Öte yandan, hile her türlü delille ispat edilebileceği gibi iptal hakkının kullanılması hiç bir şekle bağlı değildir. Aldatmanın öğrenildiği tarihten itibaren bir yıllık hak düşürücü süre içerisinde karşı tarafa yöneltilecek bir irade açıklaması, defi yahut dava yoluyla da kullanılabilir.

3.2.3. Bilindiği üzere; inanç sözleşmesi, inananla inanılan arasında yapılan , onların hak ve borçlarını belirleyen, inançlı muamelenin sona erme sebeplerini ve devredilen hakkın, inanılan tarafından inanana geri verme (iade) şartlarını içeren borçlandırıcı bir muameledir. Bu sözleşme, taraflarının hak ve borçlarını kapsayan bağımsız bir akit olup, alacak ve mülkiyetin naklinin hukuki sebebini teşkil eder.

Taraflar böyle bir sözleşme ve buna bağlı işlemle genellikle, teminat teşkil etmek ve iade edilmek üzere, mal varlığına dahil bir şey veya hakkı, aynı amacı güden olağan hukuki muamelelerden daha güçlü bir hukuki durum yaratarak, inanılana inançlı olarak kazandırmak için başvururlar.
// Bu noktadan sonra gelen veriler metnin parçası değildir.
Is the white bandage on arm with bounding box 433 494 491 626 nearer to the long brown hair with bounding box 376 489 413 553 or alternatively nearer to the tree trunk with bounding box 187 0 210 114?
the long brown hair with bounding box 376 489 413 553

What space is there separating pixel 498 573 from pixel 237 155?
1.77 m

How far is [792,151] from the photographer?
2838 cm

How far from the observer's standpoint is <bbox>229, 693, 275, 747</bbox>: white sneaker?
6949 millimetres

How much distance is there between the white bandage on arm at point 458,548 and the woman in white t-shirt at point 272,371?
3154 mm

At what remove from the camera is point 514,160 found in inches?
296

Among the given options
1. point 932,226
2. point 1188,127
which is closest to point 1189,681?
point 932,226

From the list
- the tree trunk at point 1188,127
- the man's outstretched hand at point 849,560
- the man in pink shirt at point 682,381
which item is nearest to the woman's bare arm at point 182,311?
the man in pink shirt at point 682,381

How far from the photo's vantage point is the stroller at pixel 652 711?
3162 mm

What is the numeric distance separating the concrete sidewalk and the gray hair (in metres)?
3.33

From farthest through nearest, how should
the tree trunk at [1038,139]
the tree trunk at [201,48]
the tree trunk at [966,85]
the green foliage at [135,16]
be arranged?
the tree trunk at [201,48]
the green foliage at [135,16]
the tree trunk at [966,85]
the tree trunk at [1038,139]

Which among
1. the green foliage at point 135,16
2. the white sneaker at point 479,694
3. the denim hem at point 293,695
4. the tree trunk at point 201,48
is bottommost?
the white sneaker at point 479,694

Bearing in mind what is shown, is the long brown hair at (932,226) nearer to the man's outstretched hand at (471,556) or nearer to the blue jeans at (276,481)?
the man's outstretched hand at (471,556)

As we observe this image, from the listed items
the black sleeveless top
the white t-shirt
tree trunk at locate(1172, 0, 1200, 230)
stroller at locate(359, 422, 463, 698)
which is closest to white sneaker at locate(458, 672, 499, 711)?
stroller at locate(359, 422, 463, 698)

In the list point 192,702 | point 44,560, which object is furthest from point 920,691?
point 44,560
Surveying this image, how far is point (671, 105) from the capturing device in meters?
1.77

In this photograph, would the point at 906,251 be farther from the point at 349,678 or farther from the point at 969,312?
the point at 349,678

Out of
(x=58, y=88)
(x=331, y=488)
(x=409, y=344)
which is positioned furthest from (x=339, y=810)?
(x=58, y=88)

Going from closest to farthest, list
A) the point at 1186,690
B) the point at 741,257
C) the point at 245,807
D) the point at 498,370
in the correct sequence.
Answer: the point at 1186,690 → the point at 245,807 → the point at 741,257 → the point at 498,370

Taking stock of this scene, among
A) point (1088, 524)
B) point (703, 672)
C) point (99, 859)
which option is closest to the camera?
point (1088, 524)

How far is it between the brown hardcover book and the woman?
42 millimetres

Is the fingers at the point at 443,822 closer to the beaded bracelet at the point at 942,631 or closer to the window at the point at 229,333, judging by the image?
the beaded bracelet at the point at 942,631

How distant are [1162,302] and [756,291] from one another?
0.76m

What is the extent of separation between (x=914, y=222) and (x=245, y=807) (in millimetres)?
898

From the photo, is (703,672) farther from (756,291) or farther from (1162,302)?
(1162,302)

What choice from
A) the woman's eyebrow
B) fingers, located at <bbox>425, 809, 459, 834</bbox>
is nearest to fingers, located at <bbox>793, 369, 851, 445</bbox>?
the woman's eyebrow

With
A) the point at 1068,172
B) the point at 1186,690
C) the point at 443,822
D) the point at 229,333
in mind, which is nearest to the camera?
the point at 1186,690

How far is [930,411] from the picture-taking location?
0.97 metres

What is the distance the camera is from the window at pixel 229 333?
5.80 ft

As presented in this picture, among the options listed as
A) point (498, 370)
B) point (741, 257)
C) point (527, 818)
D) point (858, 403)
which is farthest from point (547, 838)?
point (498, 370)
Bilindiği gibi, inanç sözleşmeleri, tarafların karşılıklı iradelerine uygun bulunduğu için, onlara karşılıklı borç yükleyen ve alacak hakkı veren geçerli sözleşmelerdir. (818 s. Borçlar Kanunu 818 s. Borçlar Kanununun (BK). m.; 6098 s. Türk Borçlar Kanununun (TBK) 97. m.) Anılan sözleşmelerde, taraflar, sözleşmenin kendilerine yüklediği hak ve borçları belirlerken, inançlı işlemin sona erme sebeplerini; devredilen hakkın inanılan tarafından inanana iade şartlarını, bu arada tabii ki süresini de belirleyebilirler. Bunun dışında, akde aykırı davranışın yaptırımına da sözleşmelerinde yer verebilirler. Buna dair akit hükümleri de TBK'nin 26 ve 27. maddelerine aykırılık teşkil etmediği sürece geçerli sayılır.
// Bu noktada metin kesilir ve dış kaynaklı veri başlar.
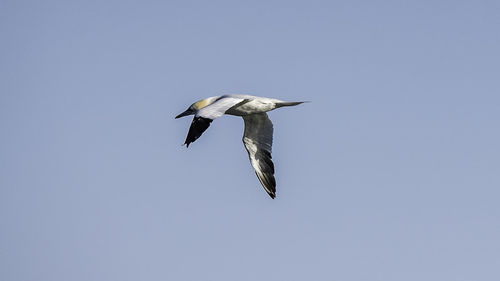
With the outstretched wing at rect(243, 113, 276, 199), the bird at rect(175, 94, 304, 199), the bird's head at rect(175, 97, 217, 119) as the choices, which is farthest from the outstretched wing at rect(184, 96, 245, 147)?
the outstretched wing at rect(243, 113, 276, 199)

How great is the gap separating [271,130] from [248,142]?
1.19 m

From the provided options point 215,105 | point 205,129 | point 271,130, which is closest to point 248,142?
point 271,130

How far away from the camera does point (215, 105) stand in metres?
34.5

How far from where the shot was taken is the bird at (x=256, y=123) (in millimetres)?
37594

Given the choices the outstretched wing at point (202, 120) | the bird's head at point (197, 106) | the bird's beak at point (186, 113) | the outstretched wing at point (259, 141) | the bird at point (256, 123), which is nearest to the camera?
the outstretched wing at point (202, 120)

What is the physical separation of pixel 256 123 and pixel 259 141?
849 millimetres

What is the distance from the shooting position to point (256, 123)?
136ft

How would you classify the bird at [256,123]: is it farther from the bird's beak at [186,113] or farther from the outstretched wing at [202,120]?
the outstretched wing at [202,120]

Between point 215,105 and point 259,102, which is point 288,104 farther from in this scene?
point 215,105

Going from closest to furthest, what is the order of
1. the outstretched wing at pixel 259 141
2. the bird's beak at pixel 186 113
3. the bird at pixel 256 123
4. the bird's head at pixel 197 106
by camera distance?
the bird at pixel 256 123 → the bird's head at pixel 197 106 → the bird's beak at pixel 186 113 → the outstretched wing at pixel 259 141

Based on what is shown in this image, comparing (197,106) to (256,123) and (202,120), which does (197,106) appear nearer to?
(256,123)

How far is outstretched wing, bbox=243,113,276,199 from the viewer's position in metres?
41.1

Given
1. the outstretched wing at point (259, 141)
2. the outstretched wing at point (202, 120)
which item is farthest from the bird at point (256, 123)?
the outstretched wing at point (202, 120)

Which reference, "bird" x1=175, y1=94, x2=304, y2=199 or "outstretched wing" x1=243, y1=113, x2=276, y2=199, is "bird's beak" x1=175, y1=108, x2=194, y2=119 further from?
"outstretched wing" x1=243, y1=113, x2=276, y2=199
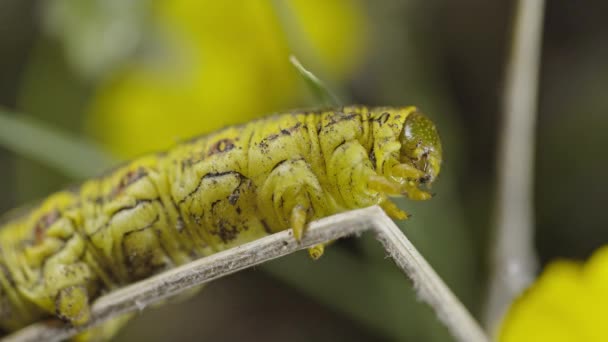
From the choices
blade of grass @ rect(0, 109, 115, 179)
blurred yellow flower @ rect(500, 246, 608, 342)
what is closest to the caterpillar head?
blurred yellow flower @ rect(500, 246, 608, 342)

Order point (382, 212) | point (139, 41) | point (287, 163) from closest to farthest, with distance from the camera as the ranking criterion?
1. point (382, 212)
2. point (287, 163)
3. point (139, 41)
İnanç sözleşmesine ve buna bağlı işlemle alacaklı olan taraf, ödeme günü gelince alacağını elde etmek için dilerse; teminat için temlik edilen şeyi " ifa uğruna edim " olarak kendisinde alıkoyabileceği gibi; o şeyi, açık artırma yoluyla veya serbestçe satıp satış bedelinden alma yoluna da başvurabilir. Bu sonuçlar kendine özgü bu akdin tabiatında mevcuttur. Sözleşme ile öngörülen ifa süresi içerisinde, sırf sözleşmeyi imkansız kılmak amacıyla muvazaalı olarak yapılan temliklerin yasal koruma altında tutulamayacağı izahtan varestedir. Meri hukuk sistemimizde her hangi bir düzenleme olmamasına karşın, inanç sözleşmelerinin yukarıda değinilen ilkeler çerçevesinde uygulama yeri bulan kendine özgü bir müessese olduğu, öğreti ve uygulamada kabul edilegelen bir olgudur.
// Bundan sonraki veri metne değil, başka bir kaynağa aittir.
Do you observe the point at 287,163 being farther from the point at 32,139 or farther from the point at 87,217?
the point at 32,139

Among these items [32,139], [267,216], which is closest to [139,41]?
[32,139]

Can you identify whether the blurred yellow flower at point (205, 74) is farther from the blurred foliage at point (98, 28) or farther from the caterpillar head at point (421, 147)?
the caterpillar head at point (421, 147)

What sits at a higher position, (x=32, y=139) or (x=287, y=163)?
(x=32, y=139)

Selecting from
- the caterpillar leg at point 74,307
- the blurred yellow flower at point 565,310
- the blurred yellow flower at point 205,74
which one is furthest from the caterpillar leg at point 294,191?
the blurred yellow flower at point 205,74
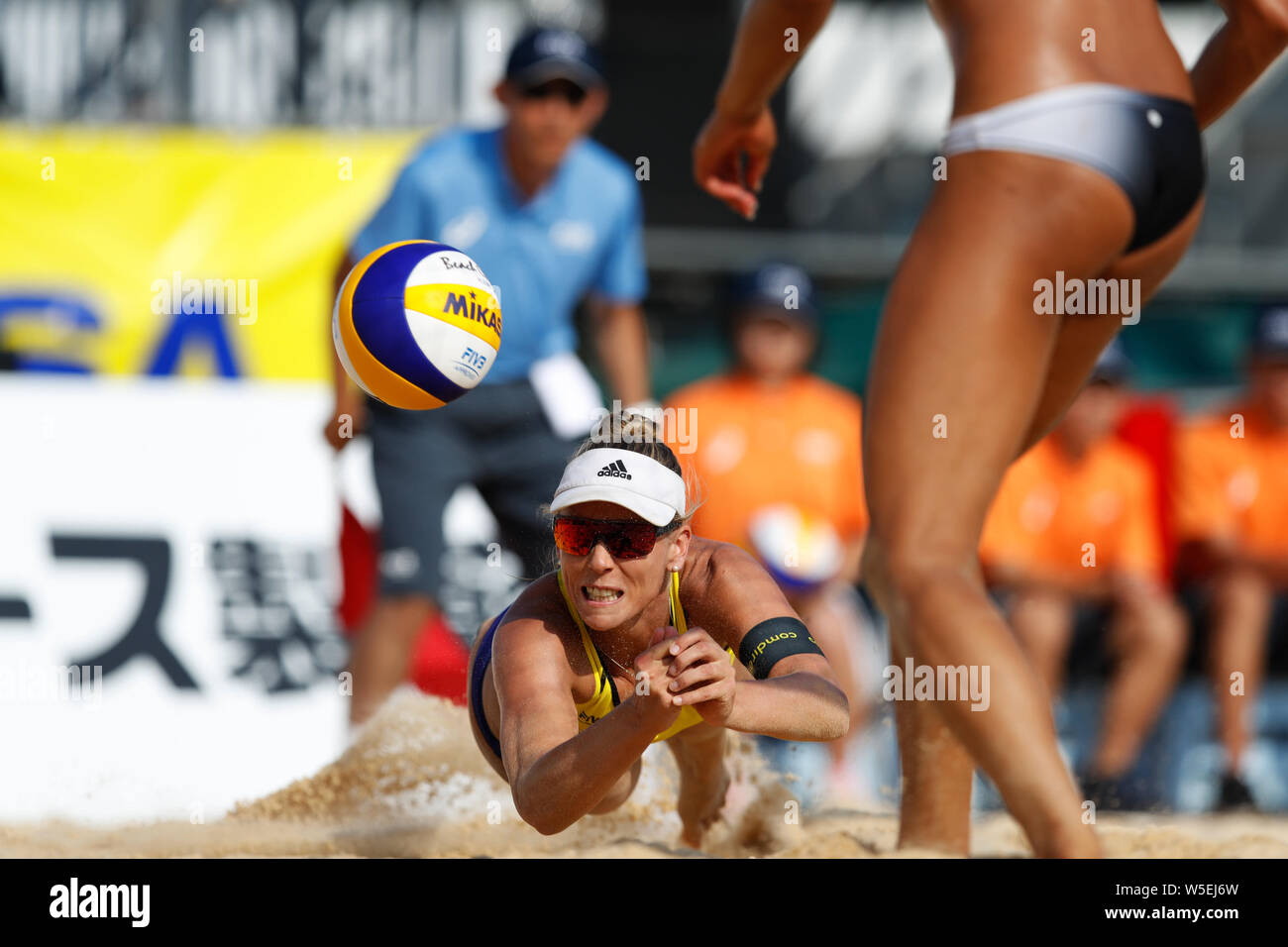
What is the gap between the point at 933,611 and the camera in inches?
110

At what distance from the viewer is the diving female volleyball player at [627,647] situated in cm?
243

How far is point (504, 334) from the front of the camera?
4926mm

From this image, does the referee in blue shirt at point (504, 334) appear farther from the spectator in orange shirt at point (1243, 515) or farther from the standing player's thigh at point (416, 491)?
the spectator in orange shirt at point (1243, 515)

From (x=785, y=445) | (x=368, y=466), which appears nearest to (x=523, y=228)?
(x=368, y=466)

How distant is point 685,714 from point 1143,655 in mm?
4526

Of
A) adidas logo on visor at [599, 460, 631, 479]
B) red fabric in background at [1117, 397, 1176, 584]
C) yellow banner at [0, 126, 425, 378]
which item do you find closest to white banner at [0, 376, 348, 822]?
yellow banner at [0, 126, 425, 378]

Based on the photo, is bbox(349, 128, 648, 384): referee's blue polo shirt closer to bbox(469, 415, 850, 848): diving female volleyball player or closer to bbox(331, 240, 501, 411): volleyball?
bbox(331, 240, 501, 411): volleyball

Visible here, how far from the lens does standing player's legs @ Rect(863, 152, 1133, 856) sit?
2.80 metres

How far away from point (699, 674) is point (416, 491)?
2691mm

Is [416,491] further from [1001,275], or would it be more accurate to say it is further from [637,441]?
[1001,275]

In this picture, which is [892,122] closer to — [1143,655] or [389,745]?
[1143,655]

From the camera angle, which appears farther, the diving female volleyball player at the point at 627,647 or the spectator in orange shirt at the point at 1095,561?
the spectator in orange shirt at the point at 1095,561

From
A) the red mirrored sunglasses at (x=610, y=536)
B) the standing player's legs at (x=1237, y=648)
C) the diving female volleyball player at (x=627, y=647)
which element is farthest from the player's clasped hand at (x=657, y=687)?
the standing player's legs at (x=1237, y=648)
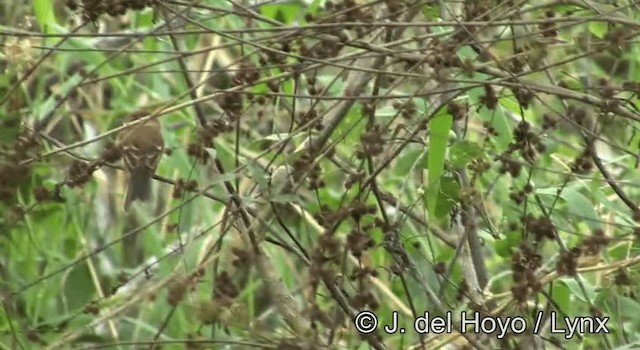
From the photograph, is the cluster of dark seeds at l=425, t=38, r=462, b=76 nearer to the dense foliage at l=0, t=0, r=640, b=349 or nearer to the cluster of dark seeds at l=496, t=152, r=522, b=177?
the dense foliage at l=0, t=0, r=640, b=349

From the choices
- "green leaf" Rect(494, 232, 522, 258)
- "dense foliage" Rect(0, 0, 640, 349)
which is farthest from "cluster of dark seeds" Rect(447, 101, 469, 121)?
"green leaf" Rect(494, 232, 522, 258)

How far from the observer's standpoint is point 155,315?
8.98ft

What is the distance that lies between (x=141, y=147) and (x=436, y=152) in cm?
50

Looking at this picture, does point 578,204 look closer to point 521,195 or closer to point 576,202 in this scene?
point 576,202

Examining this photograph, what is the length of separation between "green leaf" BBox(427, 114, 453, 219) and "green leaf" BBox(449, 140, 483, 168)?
0.02m

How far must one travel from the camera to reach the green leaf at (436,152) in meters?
2.06

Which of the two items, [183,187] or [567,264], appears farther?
[183,187]

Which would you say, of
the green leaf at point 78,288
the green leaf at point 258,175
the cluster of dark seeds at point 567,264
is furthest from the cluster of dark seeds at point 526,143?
the green leaf at point 78,288

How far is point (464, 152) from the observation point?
206cm

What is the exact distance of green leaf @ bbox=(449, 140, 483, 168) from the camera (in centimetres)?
205

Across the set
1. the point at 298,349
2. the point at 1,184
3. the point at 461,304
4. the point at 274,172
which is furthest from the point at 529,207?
the point at 1,184

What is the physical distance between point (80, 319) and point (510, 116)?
3.57 ft

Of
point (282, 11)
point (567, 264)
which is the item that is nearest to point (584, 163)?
point (567, 264)

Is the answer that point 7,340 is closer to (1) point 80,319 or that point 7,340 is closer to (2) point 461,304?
(1) point 80,319
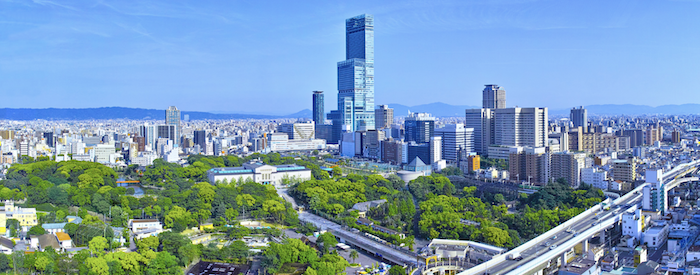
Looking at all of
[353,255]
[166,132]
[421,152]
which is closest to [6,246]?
[353,255]

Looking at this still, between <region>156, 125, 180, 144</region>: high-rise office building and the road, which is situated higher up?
<region>156, 125, 180, 144</region>: high-rise office building

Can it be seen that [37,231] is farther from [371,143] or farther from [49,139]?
[49,139]

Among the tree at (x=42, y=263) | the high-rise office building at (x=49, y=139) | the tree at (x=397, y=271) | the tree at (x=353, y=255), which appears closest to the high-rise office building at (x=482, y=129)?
the tree at (x=353, y=255)

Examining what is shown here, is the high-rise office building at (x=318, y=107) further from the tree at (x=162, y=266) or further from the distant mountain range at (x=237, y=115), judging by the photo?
the tree at (x=162, y=266)

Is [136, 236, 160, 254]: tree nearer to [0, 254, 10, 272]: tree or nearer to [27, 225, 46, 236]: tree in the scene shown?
[0, 254, 10, 272]: tree

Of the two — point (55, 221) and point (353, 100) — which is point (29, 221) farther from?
point (353, 100)

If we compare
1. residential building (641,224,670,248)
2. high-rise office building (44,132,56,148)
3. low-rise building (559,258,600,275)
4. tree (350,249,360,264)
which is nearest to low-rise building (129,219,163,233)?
tree (350,249,360,264)
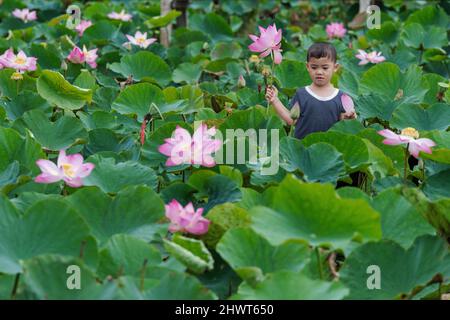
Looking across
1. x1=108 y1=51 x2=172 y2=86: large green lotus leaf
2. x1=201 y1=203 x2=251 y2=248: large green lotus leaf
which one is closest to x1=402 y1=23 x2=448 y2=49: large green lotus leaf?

05.02.1947 tarihli ve 20/6 sayılı İnançları Birleştirme kararı uyarınca, inançlı işleme dayalı iddianın, şekle bağlı olmayan yazılı delille kanıtlanması gerekeceği kuşkusuzdur. Şayet, ispat külfeti kendisinde olan tarafın yazılı bir belgesi yok ise ancak taraflar arasında gerçekleştirilen mektup, banka dekontu, yazışmalar gibi birtakım belgeler var ise bunların delil başlangıcı sayılacağı ve iddianın her türlü delille kanıtlanmasının olanaklı hale geleceği sabittir. Şayet, delil başlangıcı sayılacak böylesi bir olgu da bulunmuyor ise iddia sahibinin son başvuracağı delilin karşı tarafa yemin teklif etme hakkı olduğu da şüphesizdir.

3.3. Değerlendirme

3.3.1. Dosya içeriğinden ve toplanan delillerden, çekişme konusu 1514 ada 10 parsel sayılı taşınmazdaki mesken vasıflı 1 nolu bağımsız bölüm davacı ... adına kayıtlı iken, 06/01/2014 tarihli satış işlemi ile davalı ...’a temlik edildiği, onun tarafından da 15/01/2014 tarihli satış işlemi ile diğer davalı ...’a devredildiği anlaşılmaktadır.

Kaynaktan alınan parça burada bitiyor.